Mechanical properties
- Young's modulus (E): 162 GPa
- Tensile strength (σ_{t}): ~450 MPa
- Elongation (ε) at break: ~0.25%

Thermal properties
- Melting temperature (T_{m}): 1210 °C

Electrical properties
- Surface resistivity: 0.56 μΩ·m

= Constantan =

Alloy of copper and nickel

Constantan refers to a copper-nickel alloy commonly used for its stable electrical resistance across a wide range of temperatures. Alternatively it is known in various contexts as Eureka, Advance, or Ferry. It usually consists of 55% copper and 45% nickel. Its main feature is the low thermal variation of its resistivity, which is constant over a wide range of temperatures. Other alloys with similarly low temperature coefficients are known, such as manganin (Cu [86%] / Mn [12%] / Ni [2%] ).

==History==
In 1887, Edward Weston discovered that metals can have a negative temperature coefficient of resistance, inventing what he called his "Alloy No. 2."
It was produced in Germany where it was renamed "Konstantan".

==Constantan alloy==
Of all alloys used in modern strain gauges, constantan is the oldest, and still the most widely used. This situation reflects the fact that constantan has the best overall combination of properties needed for many strain gauge applications. This alloy has, for example, an adequately high strain sensitivity, or gauge factor, which is relatively insensitive to strain level and temperature. Its resistivity (5.00×10^−7 Ω·m) is high enough to achieve suitable resistance values in even very small grids, and its temperature coefficient of resistance is fairly low. In addition, constantan is characterized by a good fatigue life and relatively high elongation capability. However, constantan tends to exhibit a continuous drift at temperatures above 65 C; and this characteristic should be taken into account when zero stability of the strain gauge is critical over a period of hours or days. Constantan is also used for electrical resistance heating and thermocouples.

==A-alloy==
Very importantly, constantan can be processed for self-temperature compensation to match a wide range of test material coefficients of thermal expansion. A-alloy is supplied in self-temperature-compensation (S-T-C) numbers 00, 03, 05, 06, 09, 13, 15, 18, 30, 40, and 50, for use on test materials with corresponding thermal expansion coefficients, expressed in parts per million by length (or μm/m) per degrees Fahrenheit.

- - - - -

- WRITTEN PROBLEM 1:
In the constantan text, recast the paragraph that begins "Constantan refers to a copper-nickel alloy" as a short bulleted list, keeping its main facts.
The records have no connection to the constantan text.

(Data extracted from a collection)
- - - - -

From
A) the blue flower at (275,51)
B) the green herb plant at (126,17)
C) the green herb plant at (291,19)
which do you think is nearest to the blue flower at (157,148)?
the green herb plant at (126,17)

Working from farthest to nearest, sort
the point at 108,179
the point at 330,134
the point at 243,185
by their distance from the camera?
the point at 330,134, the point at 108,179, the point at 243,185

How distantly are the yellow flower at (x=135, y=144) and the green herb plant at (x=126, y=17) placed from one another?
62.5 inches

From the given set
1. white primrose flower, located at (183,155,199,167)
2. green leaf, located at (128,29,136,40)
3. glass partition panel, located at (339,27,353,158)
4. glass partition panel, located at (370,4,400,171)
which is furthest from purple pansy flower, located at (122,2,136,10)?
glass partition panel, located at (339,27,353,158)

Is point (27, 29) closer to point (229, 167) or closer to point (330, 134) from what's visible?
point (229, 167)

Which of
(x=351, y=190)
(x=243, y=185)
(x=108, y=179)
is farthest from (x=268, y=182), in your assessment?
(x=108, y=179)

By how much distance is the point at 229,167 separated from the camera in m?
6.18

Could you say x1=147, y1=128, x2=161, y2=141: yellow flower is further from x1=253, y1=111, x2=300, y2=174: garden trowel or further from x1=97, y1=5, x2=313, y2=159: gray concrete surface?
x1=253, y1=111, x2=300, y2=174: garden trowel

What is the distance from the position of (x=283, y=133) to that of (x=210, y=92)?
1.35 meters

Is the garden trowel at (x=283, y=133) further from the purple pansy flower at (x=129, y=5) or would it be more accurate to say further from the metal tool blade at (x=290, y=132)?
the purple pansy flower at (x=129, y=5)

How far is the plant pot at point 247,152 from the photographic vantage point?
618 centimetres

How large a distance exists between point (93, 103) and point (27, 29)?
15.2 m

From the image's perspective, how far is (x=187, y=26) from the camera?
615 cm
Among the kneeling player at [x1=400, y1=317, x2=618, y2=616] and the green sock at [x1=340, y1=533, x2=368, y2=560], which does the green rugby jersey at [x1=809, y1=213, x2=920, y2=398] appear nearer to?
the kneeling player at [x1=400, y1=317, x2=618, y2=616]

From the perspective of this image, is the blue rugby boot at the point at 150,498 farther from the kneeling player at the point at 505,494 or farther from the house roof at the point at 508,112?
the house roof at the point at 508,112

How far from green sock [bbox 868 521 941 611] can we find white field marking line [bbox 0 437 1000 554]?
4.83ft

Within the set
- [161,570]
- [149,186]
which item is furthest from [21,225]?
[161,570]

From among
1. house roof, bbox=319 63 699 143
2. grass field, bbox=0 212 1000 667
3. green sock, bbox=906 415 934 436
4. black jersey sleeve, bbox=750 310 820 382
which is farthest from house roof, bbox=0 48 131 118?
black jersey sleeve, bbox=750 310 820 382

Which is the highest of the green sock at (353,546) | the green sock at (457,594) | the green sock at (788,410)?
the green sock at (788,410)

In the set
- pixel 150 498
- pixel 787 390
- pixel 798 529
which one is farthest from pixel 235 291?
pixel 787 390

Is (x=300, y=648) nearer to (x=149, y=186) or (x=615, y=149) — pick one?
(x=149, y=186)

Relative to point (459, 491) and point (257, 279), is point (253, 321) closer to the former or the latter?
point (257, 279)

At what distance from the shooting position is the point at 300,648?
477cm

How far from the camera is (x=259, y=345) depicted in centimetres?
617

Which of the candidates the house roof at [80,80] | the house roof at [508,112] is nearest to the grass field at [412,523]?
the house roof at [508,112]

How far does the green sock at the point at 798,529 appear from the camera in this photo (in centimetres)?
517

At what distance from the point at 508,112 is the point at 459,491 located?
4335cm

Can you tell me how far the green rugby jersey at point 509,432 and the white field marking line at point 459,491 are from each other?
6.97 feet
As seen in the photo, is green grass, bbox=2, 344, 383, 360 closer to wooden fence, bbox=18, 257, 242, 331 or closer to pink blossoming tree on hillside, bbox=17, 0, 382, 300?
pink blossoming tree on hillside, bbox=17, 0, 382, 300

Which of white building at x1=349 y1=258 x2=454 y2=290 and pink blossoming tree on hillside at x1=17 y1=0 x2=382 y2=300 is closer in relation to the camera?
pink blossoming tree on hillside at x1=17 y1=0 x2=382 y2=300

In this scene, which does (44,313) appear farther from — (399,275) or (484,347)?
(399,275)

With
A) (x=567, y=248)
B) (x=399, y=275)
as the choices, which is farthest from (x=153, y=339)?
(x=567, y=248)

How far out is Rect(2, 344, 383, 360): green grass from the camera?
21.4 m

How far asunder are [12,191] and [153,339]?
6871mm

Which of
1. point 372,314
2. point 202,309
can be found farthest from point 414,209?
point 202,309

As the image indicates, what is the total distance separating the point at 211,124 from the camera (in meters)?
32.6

- - - - -

- WRITTEN PROBLEM 2:
Pick out every line of the records that contains the string "this".

- PROBLEM SOLUTION 1:
- Copper-nickel alloy commonly used for its stable electrical resistance across a wide range of temperatures
- Also known as Eureka, Advance, or Ferry
- Usually 55% copper and 45% nickel
- Main feature: its resistivity varies little with temperature and stays constant over a wide range
- Other alloys with similarly low temperature coefficients exist, such as manganin (86% Cu, 12% Mn, 2% Ni)

- PROBLEM SOLUTION 2:
From the perspective of this image, is the blue rugby boot at the point at 150,498 farther from the kneeling player at the point at 505,494 or farther from the house roof at the point at 508,112?
How far does the green sock at the point at 798,529 appear from the camera in this photo (in centimetres)?
In this scene, which does (44,313) appear farther from — (399,275) or (484,347)?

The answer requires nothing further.